Nutrition is a transdisciplinary science that aims at studying the role of food and physical exercise on health and diseases. It includes notably biochemistry, metabolism, behavioural and social studies. Nutrition science is highly diverse and constantly evolving for several reasons:

  • The control of energy balance is a primary need for humans and for all animals, which implies it is of high importance.

  • A high diversity of dietary models throughout the world exists, which is closely related to the diversity of culture, even in one single country.

  • In human societies, alimentation participates to social behaviour.

  • Modern societies have been hugely transformed since food industrialization.

The last point has critically changed the way of life for people in industrialised countries. Food industrialisation was originally designed to ease life and feed the growing population following the First and Second World Wars. Unexpectedly, industrialisation has engendered a profound dietary imbalance.

For the first time in history, people with industrialised diet are facing food with high quantities of sugar and saturated fats. This diet can also lead to deficiency in essential nutrients, such as vitamins, minerals and polyunsaturated fatty acids. This change in diet has been paralleled by an increase in sedentariness, which contributes to energy imbalance. This change in the last 70 years leads to global epidemics as obesity, cardiovascular disorders and depressive disorders.

In this context, the brain appears as a structure highly sensitive to dietary imbalance [1]. In addition, the brain can participate to dietary imbalance by controlling feeding behaviours and through its interaction with peripheral organs and hormones involved in the control of energy balance. Thus, the impact of nutrition on brain function is a specific field of research that has gain interest in the recent years, and the role of the brain appears central in nutrition.
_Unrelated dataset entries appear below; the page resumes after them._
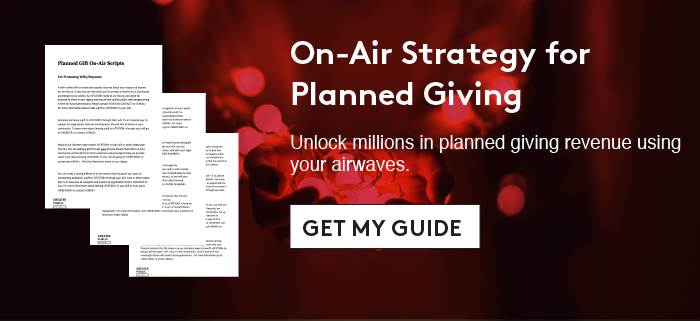 Edge Offer: On-Air Strategy for Planned Giving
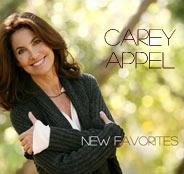 album01-careyappel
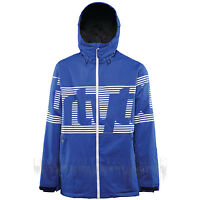 Thirtytwo Thirty-two 2016 Mens Snowboard Snow Blue Lowdown Jacket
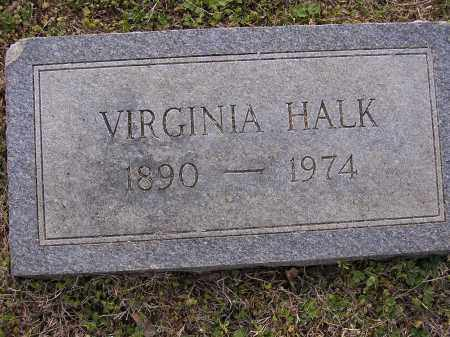 HALK, VIRGINIA - Cross County, Arkansas | VIRGINIA HALK - Arkansas Gravestone Photos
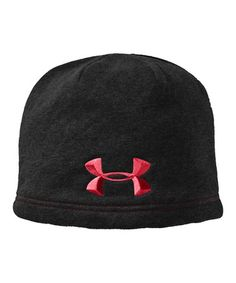 4cc7b795364 Take a look at this Black  amp  Red UA Storm Beanie by Under Armour®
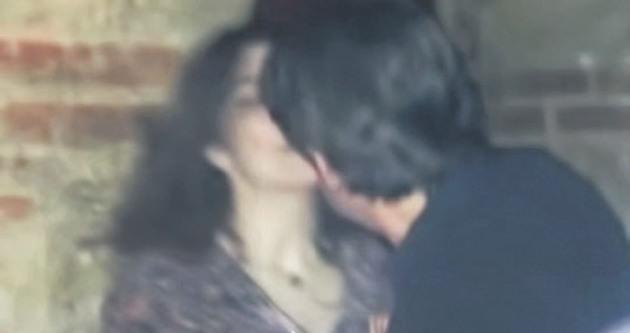 Deniz Akkaya ile Murat Varol aşk sarhoşu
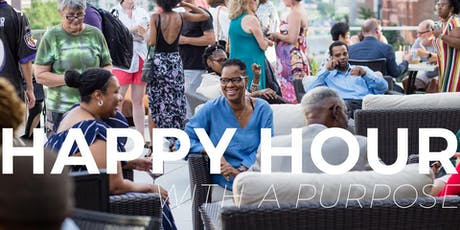 Happy Hour With A Purpose| September 25, 2019 tickets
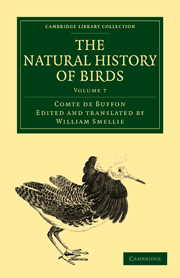 The Natural History of Birds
Nutrition will impact the brain from early-developmental stages to adolescence, when the brain tissue is built and modelled. Nutrition also appears critical at adult age, to maintain optimal brain function. Finally, nutrition appears as an important environmental factor that should be controlled through ageing, to prevent neurodegenerative processes. In this introductory chapter, we will take the example of vitamin A, which is a nutrient that has been demonstrated as critical for brain function throughout life [2, 3, 4, 5].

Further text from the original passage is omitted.